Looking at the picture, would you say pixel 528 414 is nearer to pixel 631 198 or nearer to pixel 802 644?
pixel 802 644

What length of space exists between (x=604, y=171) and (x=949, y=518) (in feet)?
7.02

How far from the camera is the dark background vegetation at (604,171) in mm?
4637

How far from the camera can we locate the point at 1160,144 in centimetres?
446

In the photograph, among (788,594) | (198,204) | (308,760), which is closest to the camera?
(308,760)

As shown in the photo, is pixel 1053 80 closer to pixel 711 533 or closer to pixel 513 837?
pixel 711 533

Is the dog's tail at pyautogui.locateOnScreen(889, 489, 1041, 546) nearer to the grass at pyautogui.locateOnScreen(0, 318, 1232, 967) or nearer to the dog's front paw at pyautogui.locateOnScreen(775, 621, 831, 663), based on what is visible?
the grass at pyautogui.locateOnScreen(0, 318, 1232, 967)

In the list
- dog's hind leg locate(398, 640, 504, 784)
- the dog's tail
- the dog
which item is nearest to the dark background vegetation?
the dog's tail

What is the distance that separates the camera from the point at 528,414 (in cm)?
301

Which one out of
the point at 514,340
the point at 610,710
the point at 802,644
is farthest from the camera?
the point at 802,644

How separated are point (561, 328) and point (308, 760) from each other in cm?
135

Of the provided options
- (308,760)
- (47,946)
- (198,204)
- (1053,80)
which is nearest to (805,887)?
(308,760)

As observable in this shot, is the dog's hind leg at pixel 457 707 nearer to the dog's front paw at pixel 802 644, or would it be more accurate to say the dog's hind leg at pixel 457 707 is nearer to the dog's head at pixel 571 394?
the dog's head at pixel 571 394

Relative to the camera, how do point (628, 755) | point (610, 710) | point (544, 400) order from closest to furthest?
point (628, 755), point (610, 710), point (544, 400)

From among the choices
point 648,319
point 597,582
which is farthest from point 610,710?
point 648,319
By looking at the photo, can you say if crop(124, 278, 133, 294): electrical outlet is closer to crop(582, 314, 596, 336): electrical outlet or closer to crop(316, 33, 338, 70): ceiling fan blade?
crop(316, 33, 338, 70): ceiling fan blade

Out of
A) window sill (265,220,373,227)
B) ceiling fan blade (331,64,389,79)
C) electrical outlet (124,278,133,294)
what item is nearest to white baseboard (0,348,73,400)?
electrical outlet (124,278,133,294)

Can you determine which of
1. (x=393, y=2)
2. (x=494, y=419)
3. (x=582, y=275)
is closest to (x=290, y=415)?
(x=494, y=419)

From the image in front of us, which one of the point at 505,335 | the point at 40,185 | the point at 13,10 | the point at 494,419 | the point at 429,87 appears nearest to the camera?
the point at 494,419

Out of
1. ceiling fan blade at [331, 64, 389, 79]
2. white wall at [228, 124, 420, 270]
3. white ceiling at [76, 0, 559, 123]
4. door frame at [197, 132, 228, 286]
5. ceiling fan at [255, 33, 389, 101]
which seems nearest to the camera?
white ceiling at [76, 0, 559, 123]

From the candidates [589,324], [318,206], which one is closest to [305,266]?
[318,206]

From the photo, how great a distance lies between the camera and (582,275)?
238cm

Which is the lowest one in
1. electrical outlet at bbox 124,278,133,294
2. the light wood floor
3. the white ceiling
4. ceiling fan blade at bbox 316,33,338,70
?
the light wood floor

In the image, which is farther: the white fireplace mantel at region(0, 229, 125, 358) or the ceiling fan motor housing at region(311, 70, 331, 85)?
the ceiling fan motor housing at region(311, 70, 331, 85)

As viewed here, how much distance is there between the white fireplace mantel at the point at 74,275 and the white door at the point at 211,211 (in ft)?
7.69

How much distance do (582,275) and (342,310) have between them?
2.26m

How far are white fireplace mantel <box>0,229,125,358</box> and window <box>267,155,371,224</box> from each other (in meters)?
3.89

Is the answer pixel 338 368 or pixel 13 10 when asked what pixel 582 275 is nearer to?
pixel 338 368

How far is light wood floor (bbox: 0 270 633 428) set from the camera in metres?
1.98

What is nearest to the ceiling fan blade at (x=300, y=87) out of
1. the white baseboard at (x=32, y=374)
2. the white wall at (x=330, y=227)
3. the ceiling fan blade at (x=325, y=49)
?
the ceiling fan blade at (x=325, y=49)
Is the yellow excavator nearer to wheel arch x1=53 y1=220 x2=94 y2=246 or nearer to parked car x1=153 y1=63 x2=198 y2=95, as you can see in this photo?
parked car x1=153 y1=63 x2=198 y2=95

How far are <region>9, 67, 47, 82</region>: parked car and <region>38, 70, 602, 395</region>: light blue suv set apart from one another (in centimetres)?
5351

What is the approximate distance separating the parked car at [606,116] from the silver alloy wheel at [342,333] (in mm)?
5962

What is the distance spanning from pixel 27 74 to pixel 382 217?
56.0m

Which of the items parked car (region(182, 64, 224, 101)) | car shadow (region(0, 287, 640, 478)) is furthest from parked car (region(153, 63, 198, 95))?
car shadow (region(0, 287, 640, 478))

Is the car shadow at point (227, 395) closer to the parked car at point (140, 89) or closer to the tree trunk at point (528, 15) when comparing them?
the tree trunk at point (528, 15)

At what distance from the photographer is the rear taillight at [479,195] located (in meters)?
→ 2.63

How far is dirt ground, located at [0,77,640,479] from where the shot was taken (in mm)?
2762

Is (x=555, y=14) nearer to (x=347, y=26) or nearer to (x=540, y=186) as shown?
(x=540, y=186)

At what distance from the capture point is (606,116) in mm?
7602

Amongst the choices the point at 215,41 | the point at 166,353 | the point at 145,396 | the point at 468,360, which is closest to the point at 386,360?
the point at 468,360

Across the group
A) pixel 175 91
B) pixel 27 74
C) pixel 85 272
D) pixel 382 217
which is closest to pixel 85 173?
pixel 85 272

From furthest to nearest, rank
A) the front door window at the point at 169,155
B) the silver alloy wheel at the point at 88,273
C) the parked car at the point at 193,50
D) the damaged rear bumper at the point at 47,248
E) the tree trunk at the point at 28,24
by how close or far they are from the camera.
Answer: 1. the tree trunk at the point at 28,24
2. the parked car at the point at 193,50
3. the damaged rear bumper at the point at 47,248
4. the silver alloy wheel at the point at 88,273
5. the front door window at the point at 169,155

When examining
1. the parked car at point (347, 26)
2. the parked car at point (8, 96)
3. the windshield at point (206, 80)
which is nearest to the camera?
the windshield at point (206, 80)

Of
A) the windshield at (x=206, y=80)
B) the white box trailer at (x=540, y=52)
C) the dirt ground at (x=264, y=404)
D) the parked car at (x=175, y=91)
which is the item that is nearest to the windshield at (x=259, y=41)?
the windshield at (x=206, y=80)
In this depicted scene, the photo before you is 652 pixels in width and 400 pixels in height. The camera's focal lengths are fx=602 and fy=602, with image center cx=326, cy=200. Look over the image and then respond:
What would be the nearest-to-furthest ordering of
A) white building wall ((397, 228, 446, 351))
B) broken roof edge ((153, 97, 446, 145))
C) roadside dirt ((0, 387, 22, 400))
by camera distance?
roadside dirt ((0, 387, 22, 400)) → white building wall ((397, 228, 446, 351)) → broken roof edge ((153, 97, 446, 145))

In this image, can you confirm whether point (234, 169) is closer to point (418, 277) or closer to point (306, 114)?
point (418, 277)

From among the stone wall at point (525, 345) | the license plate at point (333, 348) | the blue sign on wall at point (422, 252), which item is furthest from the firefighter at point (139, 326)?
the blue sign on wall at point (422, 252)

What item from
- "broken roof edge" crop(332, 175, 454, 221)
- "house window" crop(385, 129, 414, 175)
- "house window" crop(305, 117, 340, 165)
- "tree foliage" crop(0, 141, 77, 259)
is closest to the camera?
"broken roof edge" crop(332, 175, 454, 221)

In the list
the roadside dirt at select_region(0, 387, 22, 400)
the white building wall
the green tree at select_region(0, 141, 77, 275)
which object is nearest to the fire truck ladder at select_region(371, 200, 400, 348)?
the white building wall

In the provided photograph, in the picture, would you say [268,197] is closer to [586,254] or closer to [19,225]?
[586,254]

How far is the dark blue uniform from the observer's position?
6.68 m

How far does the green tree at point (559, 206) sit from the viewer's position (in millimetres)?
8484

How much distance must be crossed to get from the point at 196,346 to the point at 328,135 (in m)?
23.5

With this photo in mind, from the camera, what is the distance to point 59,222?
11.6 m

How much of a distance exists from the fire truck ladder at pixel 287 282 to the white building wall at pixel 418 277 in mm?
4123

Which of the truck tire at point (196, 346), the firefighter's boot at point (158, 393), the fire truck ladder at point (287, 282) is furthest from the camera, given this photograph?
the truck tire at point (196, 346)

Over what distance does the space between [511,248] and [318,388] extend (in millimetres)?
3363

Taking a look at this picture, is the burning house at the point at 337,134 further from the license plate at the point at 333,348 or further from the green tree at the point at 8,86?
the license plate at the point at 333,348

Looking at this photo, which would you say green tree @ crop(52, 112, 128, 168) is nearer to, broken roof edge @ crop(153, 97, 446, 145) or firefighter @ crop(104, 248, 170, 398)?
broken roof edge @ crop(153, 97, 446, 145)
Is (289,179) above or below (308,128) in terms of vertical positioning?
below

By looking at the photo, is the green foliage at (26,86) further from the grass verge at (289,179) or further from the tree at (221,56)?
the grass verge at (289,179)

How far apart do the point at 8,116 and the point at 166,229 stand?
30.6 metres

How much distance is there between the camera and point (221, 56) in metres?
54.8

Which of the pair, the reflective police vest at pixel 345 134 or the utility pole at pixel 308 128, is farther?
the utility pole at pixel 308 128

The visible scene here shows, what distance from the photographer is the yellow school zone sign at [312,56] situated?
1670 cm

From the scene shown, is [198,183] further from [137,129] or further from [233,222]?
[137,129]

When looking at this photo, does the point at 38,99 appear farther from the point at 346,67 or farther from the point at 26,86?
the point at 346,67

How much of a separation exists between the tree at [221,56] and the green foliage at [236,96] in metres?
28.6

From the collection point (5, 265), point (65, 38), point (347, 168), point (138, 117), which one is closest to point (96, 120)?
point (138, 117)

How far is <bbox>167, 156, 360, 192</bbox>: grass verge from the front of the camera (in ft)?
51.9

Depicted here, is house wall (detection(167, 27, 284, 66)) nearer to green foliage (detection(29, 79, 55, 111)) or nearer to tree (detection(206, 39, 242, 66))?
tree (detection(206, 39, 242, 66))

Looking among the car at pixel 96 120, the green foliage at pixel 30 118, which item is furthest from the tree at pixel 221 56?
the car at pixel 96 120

_Short exercise_. Please put the rows into a Markdown table with the columns "Number" and "Line", covering the rows from the line with "Looking among the" through the end of the rows, skipping blank lines.

_Exercise response_.
| Number | Line |
|---|---|
| 1 | Looking among the car at pixel 96 120, the green foliage at pixel 30 118, which item is furthest from the tree at pixel 221 56? |
| 2 | the car at pixel 96 120 |